O Ribeiro da Fonseca perseguia o IN (inimigo) até ao Malawi e regressava com um pequeno rebanho de cabras e enorme alegria. O roubo impedia a sobrevivência de infelizes para quem a vida era precária e sofrida. Acabou condecorado na Guiné com a Torre Espada, já capitão, depois de ter sido furriel em Angola e alferes em Moçambique e de ter a cruz de guerra e a medalha de serviços distintos a preceder a condecoração mais alta. Há-de andar por aí com o peito cheio de veneras e o ombro coberto de galões sem ter percebido que a valentia só é útil quando é digna a causa.
Demorei 38 anos a revelar isto. É demasiado cedo para continuar. Ainda me dói a memória, ainda sofro as lúgubres cerimónias do 10 de Junho, que parecem voltar, a exaltação dos heróis do Ultramar, o tempo sórdido cujo branqueamento está em curso.
«Jornal do Fundão»
5 Comments:
Caro Carlos Barroco Esperança,
Tenho 32 anos e como é óbvio não me lembro da guerra colonial. No entanto já li algumas coisas sobre o assunto, mas tenho sempre receio de estar a ler uma visão parcial dos factos. Há dois dias atrás almocei com uma pessoa que tinha sido soldado na guerra de Angola, e que me dizia que na prática a guerra tinha sido ganha, porque os portugueses sempre tinham estado ao lado das populações locais, e que por isso teríamos conseguido ganhar uma guerra de guerrilha (algo inédito nos tempos modernos). Claro que mesmo estando a situação controlada, a evolução política em Portugal inevitavelmente levaria à retirada e à descolonização.
Esta versão (embora de Angola e não de Moçambique) contrasta com o seu relato amargurado mas corajoso, que não mais consegue calar crimes de guerra que não deveriam passar impunes.
No meio de isto tudo, onde está a verdade? Será que vamos deixar morrer quem esteve na guerra para que depois nunca se saiba bem o que se passou?
Estaremos, os mais novos, condenados a saber mais sobre a guerra do Vietname do que sobre a guerra colonial?
De qualquer forma, obrigado pelo seu contributo.

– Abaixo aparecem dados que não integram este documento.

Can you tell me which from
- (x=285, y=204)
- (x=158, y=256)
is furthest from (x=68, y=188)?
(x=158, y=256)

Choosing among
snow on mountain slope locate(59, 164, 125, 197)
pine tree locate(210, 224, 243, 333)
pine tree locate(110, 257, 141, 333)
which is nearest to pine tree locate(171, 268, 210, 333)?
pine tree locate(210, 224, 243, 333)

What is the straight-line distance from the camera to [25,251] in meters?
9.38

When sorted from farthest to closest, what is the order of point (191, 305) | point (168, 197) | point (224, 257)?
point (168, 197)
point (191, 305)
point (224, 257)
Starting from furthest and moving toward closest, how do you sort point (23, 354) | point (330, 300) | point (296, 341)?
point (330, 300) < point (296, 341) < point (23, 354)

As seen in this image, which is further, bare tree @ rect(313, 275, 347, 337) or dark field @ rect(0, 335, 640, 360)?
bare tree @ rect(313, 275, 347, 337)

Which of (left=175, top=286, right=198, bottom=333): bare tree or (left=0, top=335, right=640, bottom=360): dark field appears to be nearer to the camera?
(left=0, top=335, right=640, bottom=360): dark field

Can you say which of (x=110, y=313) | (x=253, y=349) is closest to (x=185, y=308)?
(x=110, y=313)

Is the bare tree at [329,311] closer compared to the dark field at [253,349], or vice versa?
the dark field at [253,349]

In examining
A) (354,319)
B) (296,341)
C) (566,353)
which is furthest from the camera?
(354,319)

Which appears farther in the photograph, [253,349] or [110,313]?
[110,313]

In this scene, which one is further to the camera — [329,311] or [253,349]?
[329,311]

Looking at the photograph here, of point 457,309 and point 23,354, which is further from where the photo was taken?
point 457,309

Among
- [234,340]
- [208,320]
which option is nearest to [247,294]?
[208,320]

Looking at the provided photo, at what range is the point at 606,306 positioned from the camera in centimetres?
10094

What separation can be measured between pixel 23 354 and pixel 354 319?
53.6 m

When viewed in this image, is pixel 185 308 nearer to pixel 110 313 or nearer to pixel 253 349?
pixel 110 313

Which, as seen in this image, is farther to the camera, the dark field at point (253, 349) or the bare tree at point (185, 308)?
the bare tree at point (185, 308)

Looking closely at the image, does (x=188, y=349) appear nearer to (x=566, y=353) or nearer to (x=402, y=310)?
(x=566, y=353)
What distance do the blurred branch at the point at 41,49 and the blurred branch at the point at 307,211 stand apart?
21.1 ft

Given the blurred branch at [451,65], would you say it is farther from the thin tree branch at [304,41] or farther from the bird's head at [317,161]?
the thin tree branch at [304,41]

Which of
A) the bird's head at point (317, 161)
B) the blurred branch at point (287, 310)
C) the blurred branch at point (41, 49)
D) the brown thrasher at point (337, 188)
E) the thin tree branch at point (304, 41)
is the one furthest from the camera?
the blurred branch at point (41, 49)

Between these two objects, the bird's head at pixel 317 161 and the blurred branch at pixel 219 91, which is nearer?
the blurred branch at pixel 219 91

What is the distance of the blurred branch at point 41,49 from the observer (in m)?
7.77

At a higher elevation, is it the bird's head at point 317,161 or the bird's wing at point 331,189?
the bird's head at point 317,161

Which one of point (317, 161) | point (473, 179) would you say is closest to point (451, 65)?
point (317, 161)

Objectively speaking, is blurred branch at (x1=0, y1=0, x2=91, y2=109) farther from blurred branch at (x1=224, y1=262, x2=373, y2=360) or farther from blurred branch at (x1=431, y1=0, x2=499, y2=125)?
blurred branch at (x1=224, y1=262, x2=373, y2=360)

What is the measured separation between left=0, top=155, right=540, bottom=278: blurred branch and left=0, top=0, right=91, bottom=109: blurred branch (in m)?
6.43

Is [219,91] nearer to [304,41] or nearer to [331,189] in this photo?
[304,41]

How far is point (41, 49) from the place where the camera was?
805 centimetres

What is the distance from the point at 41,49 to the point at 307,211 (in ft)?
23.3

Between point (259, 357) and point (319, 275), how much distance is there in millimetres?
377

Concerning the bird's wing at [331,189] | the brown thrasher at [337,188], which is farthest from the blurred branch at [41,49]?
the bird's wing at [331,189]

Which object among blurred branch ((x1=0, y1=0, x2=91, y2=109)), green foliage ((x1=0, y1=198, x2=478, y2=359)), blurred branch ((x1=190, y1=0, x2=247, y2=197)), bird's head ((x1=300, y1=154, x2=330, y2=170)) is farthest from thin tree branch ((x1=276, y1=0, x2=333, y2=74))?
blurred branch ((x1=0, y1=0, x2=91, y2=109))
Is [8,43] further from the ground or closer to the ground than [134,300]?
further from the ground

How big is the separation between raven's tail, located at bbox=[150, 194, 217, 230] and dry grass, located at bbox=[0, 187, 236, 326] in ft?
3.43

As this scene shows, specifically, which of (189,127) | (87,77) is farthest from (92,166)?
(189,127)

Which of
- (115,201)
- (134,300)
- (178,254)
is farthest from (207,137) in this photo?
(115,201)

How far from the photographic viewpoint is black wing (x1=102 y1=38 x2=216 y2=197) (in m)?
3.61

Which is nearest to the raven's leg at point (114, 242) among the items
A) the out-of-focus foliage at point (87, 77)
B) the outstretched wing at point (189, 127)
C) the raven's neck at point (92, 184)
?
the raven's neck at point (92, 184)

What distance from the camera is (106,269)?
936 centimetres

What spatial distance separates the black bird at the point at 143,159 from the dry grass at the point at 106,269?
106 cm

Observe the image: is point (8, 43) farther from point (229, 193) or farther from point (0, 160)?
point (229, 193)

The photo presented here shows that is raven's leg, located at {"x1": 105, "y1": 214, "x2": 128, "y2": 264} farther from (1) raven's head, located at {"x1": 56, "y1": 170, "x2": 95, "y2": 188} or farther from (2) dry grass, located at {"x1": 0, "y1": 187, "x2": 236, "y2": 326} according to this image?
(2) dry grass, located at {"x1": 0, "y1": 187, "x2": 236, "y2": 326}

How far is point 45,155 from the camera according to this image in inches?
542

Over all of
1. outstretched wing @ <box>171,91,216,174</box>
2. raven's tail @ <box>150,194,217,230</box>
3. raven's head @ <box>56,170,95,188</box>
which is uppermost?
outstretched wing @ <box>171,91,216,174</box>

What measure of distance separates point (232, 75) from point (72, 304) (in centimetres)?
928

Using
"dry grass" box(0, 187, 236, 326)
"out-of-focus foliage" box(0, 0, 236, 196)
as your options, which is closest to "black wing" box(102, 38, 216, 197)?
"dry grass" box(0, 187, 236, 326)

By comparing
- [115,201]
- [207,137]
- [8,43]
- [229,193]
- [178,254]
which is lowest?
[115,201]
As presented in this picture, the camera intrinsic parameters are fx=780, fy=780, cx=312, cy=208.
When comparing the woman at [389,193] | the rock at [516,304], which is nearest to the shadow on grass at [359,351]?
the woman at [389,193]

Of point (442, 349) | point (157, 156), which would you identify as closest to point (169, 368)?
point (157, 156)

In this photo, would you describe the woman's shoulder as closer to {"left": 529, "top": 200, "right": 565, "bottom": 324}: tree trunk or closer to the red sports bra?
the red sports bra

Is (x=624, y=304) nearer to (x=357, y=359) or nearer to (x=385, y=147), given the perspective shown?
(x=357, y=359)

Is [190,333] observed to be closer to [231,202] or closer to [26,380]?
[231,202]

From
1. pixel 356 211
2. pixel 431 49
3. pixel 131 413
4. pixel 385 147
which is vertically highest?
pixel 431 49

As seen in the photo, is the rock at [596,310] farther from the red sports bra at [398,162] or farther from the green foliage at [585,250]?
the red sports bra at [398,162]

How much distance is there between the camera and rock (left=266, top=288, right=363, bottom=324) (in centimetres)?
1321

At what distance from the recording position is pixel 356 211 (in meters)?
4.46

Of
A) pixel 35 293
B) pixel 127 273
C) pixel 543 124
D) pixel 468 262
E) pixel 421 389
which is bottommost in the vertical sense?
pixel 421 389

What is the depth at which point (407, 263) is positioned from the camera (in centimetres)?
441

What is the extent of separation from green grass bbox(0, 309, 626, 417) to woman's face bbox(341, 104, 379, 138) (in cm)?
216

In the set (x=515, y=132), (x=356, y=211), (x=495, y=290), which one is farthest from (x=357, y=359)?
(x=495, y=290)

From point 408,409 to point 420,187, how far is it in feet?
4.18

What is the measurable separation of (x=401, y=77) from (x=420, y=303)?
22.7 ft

"Demorei 38 anos a revelar isto".
Não faço ideia da autoria da frase e das revelações subsequentes.
Faço pois um comentário genérico.
Não há guerra onde a desumanidade não tenha lugar.
As guerras não se julgam porque em si mesmas são o MAL absoluto.

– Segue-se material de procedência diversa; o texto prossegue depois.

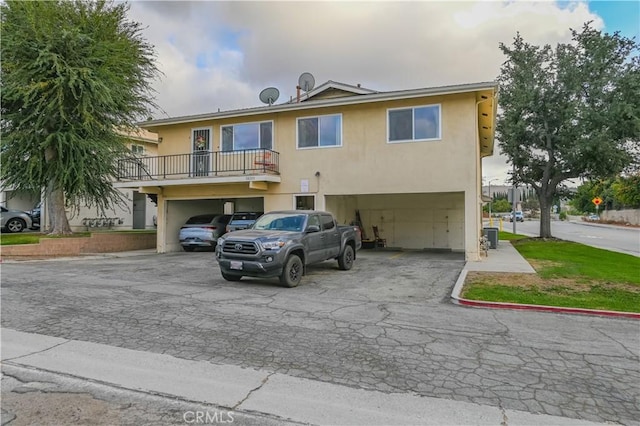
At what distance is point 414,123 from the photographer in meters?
15.2

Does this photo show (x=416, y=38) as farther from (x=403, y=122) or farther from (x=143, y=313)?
(x=143, y=313)

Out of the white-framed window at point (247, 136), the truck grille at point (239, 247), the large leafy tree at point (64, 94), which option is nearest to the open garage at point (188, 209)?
the white-framed window at point (247, 136)

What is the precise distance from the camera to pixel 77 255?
55.8 feet

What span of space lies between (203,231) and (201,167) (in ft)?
9.24

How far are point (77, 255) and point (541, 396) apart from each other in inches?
697

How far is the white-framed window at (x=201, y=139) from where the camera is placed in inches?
725

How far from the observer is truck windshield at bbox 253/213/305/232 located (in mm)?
10305

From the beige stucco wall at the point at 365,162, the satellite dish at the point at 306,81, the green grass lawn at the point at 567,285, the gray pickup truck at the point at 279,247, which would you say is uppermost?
the satellite dish at the point at 306,81

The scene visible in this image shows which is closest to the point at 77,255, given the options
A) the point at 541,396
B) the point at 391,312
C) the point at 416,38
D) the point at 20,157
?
the point at 20,157

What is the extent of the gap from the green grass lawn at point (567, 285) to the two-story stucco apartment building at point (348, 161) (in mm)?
3272

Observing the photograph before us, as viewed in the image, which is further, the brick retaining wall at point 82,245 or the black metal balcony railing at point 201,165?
the black metal balcony railing at point 201,165

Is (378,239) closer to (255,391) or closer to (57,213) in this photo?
(57,213)

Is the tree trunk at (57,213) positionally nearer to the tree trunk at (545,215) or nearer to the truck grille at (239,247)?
the truck grille at (239,247)
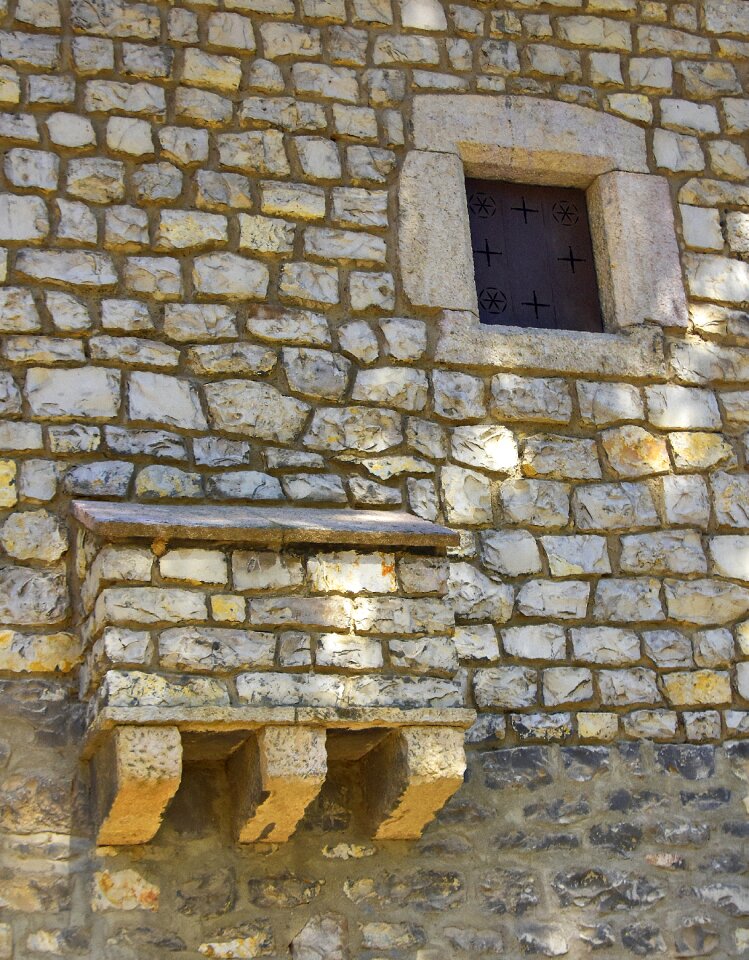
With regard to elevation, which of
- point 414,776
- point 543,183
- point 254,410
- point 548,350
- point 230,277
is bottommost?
point 414,776

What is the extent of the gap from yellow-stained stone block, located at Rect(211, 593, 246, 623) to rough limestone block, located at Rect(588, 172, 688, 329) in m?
1.96

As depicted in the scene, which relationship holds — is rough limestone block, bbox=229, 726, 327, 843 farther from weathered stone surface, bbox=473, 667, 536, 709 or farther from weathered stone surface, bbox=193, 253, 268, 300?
weathered stone surface, bbox=193, 253, 268, 300

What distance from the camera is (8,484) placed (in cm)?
386

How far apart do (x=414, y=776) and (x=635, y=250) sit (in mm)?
2249

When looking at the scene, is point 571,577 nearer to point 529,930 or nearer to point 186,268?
point 529,930

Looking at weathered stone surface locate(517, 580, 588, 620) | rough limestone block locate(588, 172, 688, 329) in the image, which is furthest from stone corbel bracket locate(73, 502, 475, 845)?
rough limestone block locate(588, 172, 688, 329)

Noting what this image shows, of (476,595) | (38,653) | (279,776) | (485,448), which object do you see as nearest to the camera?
(279,776)

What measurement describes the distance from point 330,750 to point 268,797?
1.06 feet

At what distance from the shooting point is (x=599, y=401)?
14.8 ft

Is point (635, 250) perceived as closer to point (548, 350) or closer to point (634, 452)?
point (548, 350)

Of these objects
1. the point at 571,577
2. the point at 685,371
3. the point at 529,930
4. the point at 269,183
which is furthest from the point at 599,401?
the point at 529,930

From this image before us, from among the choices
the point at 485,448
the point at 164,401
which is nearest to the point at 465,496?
the point at 485,448

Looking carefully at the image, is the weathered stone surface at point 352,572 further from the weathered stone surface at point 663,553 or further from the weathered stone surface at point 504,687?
the weathered stone surface at point 663,553

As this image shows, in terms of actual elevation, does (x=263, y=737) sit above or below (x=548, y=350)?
below
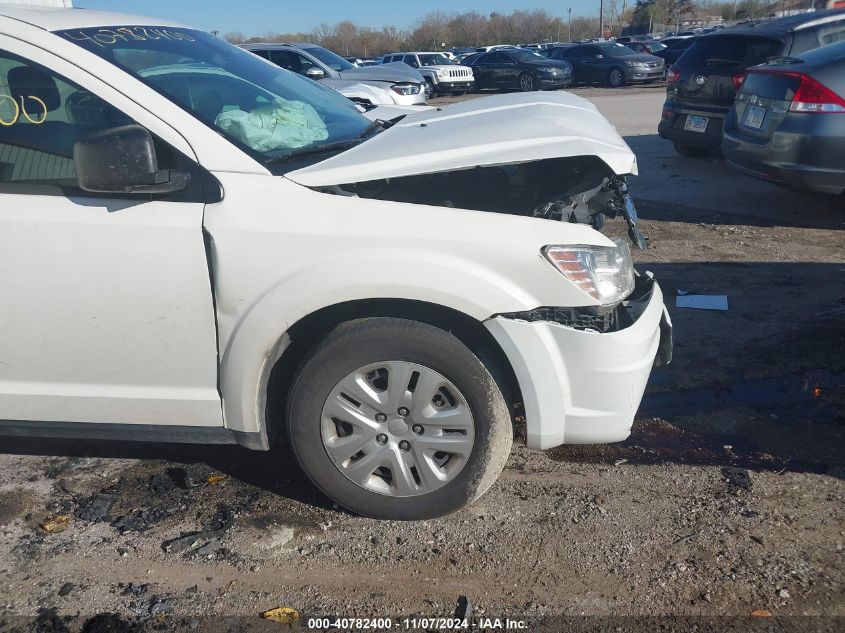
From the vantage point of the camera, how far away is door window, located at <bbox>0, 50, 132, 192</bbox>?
2945 mm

As memórias pessoais da guerra são isso mesmo: pessoais.
Ao ver os nomes dos que partilharam a vida difícil com o autor, não percebo porquê e para quê referi-los!
O autor virou delator agora que envelheceu?! Não consegue viver com os seus fantasmas?
Miserável!
Um ex-combatente de Angola e da Guiné
André Felício:
A verdade é sempre a verdade moral, a verdade do ponto de vista de quem acredita no que diz.

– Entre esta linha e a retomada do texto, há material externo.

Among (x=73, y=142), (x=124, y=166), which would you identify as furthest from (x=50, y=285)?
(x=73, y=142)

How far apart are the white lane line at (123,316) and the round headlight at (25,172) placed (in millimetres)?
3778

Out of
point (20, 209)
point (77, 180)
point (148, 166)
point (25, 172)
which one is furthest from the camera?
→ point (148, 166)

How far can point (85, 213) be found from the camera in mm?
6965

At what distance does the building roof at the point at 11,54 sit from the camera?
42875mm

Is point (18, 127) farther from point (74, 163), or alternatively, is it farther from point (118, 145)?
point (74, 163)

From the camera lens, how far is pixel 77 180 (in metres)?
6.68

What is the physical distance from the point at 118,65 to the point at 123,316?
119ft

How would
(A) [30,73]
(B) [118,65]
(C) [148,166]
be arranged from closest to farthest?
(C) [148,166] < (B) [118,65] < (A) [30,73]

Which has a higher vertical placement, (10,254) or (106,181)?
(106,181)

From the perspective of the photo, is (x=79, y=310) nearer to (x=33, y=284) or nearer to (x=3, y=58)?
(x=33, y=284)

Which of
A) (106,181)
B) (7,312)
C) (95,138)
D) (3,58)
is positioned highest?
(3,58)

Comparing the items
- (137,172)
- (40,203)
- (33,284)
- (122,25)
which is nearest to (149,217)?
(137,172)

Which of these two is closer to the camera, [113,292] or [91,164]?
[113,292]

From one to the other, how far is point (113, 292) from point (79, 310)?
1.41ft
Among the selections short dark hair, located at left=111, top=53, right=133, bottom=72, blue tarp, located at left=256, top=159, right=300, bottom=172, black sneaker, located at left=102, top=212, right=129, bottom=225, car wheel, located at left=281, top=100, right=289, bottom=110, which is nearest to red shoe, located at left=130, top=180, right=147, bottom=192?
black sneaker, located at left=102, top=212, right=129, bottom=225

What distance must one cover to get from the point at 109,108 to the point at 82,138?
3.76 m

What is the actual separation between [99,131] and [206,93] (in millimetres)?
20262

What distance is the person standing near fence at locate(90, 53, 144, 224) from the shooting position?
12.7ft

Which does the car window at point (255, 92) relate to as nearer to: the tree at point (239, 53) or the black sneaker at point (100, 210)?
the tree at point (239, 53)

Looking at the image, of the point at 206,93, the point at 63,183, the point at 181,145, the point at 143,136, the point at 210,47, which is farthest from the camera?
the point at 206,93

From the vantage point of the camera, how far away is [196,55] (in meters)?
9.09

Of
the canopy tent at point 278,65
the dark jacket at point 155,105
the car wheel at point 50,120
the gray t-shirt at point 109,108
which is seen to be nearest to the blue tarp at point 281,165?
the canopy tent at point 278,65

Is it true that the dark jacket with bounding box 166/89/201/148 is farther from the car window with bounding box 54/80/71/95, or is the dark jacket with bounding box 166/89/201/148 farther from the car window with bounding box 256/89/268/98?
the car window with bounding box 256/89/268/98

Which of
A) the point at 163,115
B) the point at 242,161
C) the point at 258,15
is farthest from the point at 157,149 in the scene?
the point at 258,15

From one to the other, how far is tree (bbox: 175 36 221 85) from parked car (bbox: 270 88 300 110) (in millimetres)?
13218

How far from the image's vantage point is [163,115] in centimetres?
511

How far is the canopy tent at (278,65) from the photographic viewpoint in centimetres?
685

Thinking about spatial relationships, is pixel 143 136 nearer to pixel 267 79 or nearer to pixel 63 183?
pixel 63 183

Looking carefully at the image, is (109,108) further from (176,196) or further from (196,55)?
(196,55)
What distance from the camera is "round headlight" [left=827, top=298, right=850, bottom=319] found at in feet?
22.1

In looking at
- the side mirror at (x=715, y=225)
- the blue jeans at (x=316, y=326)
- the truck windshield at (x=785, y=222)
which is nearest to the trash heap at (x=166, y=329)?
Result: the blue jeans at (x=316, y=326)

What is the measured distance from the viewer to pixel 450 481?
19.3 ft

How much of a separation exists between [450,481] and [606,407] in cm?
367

Tem razão, pois, nas suas interrogações.
Mas veja como, a coberto do anonimato, um cobarde ex-combatente de Angola e da Guiné me chama miserável em atitude de ameaça.
É preciso coragem para enfrentar os crimes da ditadura fascista.
Faça a sua própria investigação e pergunte quem foi um «tenente Eichmann» que esteve em Mueda (Moçambique) por volta de 1962 e 63. Pelo apelido que lhe deram imaginará o que ele fazia.
Carlos Esperança,
Este padrão de anonimato cobarde que se espraia pelos "comentários da blogosfera" leva-nos a uma comparação imediata:
Nos tempos da ditadura, em que se arriscava a segurança, a liberdade e até a vida, as pessoas de esquerda costumavam dar a cara.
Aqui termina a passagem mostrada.